This is a mix of a snap pea, a squash plant, and a re-surfaced Trail of Tears bean. A lot of the larger seeds rose to the surface with all the water; whenever I see them, I push them back into the dirt. That’s a little extra, but why not?
Last year, I planted potatoes over here. I didn’t succeed in harvesting every little seed, so there are also a couple volunteers sprouting up that I’ll leave and then harvest. These somehow do pretty well, maybe because they don’t get cut up and have a full potato as seed, or maybe because they took to the space already and have adjusted to it.
I also love catching a bean mid-sprout.
But I am most excited about the rainbow popcorn, which is sprouting up all over.
I think that there are 8-10 of these plants, and I also saw some seeds that had risen to the surface, like that sneaky snap pea you can see left of the corn shoot.

The beds that I planted with row crops that are too delicate to go into a chaotic spread like this are beset with weeds, and something is eating my beet and chard shoots. We have our seedling sale next weekend, and I’ll be up there for four hours without dogs. I plan to work on the water catchment and weed in between sales, which I’m honestly curious about. Not sure that we have the best stock or that we’ll get many buyers, but the minimal money we make on this sale offsets costs for our summer internship program.

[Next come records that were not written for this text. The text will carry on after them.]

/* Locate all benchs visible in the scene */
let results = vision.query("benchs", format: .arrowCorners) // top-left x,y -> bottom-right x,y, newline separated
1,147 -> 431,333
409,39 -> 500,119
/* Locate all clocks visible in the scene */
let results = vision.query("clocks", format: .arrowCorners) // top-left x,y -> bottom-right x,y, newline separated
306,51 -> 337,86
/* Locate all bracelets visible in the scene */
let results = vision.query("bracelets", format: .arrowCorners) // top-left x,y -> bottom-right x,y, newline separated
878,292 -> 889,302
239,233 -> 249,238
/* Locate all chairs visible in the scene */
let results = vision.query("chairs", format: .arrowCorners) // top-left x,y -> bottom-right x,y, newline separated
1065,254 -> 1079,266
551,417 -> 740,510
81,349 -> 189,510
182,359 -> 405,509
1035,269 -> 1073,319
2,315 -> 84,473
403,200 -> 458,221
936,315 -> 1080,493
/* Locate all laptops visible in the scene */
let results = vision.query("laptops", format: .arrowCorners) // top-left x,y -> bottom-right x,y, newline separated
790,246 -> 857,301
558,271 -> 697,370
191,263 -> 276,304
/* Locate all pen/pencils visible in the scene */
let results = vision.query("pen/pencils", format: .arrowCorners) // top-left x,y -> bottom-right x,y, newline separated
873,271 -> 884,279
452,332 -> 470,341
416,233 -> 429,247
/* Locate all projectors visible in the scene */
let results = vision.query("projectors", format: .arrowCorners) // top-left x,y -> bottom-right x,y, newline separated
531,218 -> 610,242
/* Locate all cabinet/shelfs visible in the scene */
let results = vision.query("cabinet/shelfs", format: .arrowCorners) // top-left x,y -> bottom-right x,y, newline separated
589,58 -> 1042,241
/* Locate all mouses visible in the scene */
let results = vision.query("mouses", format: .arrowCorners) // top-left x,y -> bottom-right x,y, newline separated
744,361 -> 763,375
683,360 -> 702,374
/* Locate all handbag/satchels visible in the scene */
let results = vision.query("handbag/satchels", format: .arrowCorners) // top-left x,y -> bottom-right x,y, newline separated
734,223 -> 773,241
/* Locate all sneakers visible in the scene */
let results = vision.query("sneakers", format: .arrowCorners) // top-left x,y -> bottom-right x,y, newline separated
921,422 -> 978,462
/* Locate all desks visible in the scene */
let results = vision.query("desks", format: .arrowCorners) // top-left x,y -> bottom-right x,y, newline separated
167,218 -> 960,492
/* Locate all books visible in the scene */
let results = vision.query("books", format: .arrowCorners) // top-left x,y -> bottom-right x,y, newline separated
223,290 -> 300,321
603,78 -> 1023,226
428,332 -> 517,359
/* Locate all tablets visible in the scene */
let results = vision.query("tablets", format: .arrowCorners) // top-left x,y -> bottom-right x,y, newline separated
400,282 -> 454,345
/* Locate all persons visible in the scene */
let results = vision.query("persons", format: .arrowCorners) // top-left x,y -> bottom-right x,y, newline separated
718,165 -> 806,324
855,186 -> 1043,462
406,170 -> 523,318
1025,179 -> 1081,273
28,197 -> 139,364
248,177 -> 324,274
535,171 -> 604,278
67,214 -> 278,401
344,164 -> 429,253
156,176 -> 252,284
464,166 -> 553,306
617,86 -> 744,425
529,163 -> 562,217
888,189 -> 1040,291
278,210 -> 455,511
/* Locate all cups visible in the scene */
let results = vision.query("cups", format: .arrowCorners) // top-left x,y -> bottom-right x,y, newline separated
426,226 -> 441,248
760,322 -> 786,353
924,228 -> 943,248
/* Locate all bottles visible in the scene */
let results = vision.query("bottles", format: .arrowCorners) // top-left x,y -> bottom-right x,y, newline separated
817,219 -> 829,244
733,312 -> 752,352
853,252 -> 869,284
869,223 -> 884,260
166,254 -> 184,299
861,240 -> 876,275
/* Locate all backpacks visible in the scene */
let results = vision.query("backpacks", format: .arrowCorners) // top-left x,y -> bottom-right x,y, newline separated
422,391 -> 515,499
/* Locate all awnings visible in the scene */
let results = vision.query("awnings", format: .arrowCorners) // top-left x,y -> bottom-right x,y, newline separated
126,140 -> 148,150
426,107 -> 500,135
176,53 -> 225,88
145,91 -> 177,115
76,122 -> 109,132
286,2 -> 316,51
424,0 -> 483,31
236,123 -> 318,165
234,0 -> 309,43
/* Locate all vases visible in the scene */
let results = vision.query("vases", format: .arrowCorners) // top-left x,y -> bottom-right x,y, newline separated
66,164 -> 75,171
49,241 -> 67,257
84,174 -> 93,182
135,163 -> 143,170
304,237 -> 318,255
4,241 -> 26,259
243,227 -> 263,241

I’d really like to read a book written by a scientist about food security. I had a couple that took my builder’s theory courses who run a homestead. They have chickens and sell eggs and grow a garden and all of the things that instagram feeds a certain algorithm, but they are telling me that their equipment is all from the 1940s, that they barely can take care of costs and their jobs are epidemiologist and software engineer. These are not blue collar people. Corn and soybeans might pay off in sales, but not vegetables. Not dairy, which basically sells for the same now as it did 40 years ago with an exponential increase in costs of production. Community gardens don’t grow at scale, but I do wonder what more of the same, politically, will do to food.
I’ve read books about topsoil degeneration, and seed saving, and feminist ecocriticism, and autobiographical accounts of seed saving, and instructional books about - for lack of a better word - homesteading, like four-season gardening and how to map out enough space for livestock and a kitchen garden to feed a family. Sepp Holzer’s books about his version of permaculture and Paul Bogard’s books about night and topsoil are very enriching. But I’d prefer not to leave the gaming out of our food system’s future to MAHA homesteaders and speculative fiction, like The Hunger Games. Obviously no one writes the book you want to read until you write it, but I’m not a botanist or a supply chain agricultural expert, so I actually can’t pull a Jordan Peele and write my version of Get Out.